The Arlington County Board approved plans early yesterday for the revitalization of the Clarendon neighborhood, after rejecting components of a rival plan that called for more intensive development around the community's Metro station.
The plans, similiar to proposals by a citizens' group and the county staff, will allow roughly 2.5 million square feet of new offices, hotels, and stores in the neighborhood, once called Northern Virginia's downtown.
The new land-use plans would more than double the existing million square feet of commercial space in the area.

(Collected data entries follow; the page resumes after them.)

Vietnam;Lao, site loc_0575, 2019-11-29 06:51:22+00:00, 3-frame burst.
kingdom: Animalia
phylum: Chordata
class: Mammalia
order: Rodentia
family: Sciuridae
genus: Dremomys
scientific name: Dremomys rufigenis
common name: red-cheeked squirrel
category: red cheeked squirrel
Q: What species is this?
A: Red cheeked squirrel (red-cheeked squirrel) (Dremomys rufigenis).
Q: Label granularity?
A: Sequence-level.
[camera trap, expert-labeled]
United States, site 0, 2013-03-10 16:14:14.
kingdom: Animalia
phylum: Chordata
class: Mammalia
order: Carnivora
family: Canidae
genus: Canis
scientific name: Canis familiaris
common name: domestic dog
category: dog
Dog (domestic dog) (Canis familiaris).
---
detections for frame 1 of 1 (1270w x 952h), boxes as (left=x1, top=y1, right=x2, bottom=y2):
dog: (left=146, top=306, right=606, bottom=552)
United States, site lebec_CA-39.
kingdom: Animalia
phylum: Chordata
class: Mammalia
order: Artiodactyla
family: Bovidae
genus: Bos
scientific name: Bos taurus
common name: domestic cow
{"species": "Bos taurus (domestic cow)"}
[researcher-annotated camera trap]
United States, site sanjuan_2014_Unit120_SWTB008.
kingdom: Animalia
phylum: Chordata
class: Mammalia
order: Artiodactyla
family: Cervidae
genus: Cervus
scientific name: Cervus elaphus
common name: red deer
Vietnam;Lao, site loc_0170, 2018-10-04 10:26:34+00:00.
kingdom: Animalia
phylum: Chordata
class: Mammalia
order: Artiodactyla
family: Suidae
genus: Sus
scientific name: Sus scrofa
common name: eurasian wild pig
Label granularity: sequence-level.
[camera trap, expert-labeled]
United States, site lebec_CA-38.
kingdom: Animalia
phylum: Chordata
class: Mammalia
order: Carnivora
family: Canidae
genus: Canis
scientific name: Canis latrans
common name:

Under a new zoning classification, 6- to 10-story offices will be permitted near the recently approved 14-story Olmsted Foundation Building, which is expected to be the centerpiece of new construction near the Metro stop.
"It was a good step toward redevelopment in Clarendon, and at the same time toward preservation of the surrounding single-family neighborhood," said William Gearhart, president of the Lyon Village Citizens Association, which joined with four other neighborhood groups in backing the proposals of the Ballston-Virginia Square Citizens' Coalition.
Until the late 1950s, the Clarendon area was a hub of business and social activity in the county. In recent years many of the older businesses left, to be replaced by what some call "Little Saigon," a collection of small businesses run by former Asian refugees. The small size of many Clarendon land parcels is one reason county staffers predict most the proposed redevelopment will not occur until the 1990s.
Advocates of a rival plan backed by the county planning commission warned that the coalition plan is too restrictive and provides insufficient incentives for developers. "I see no reason for a 2.5 million square feet cap on the Metro line," said John F. Schiller, president of the Clarendon Business Association. "A six million cap would be more realistic."
The approved plan does not specifically mention the 2.5 million figure, but that is the amount of commercial space the county staff estimated the new plan will allow.
The board voted unaminously for the final plan, after board member Walter L. Frankland failed to gain support for allowing more development near the Metro stop. "I think it's so important that Clarendon not just be a string of offices," board member Ellen C. Bozman said later.
"I think the board would like to preserve the Main Street U.S.A. character of Clarendon, and that in 20 years it would have more of the character of M Street in downtown Washington than of Crystal City," said Robert M. Glidden, who was active in the citizens' coalition. Glidden expressed concern in an interview, however, that the new plan may lead to pressure for additional commercial development in the surrounding residential neighborhoods.
The county board directed its staff to draw up requirements for building heights to decrease farther away from the Olmsted Building in areas bordered by Wilson and Washington boulevards. Two other areas on North 10th Street and North Fillmore Street may be rezoned later to a second new classification permitting stores, townhouses and small professional offices, board members said.
In other action, the board appointed Charles G. Flinn as county attorney. Flinn had been acting as county attorney since last summer when Jerry K. Emrich resigned. Flinn will be directly responsible to the county board instead of the county manager under new state legislation which took effect this month.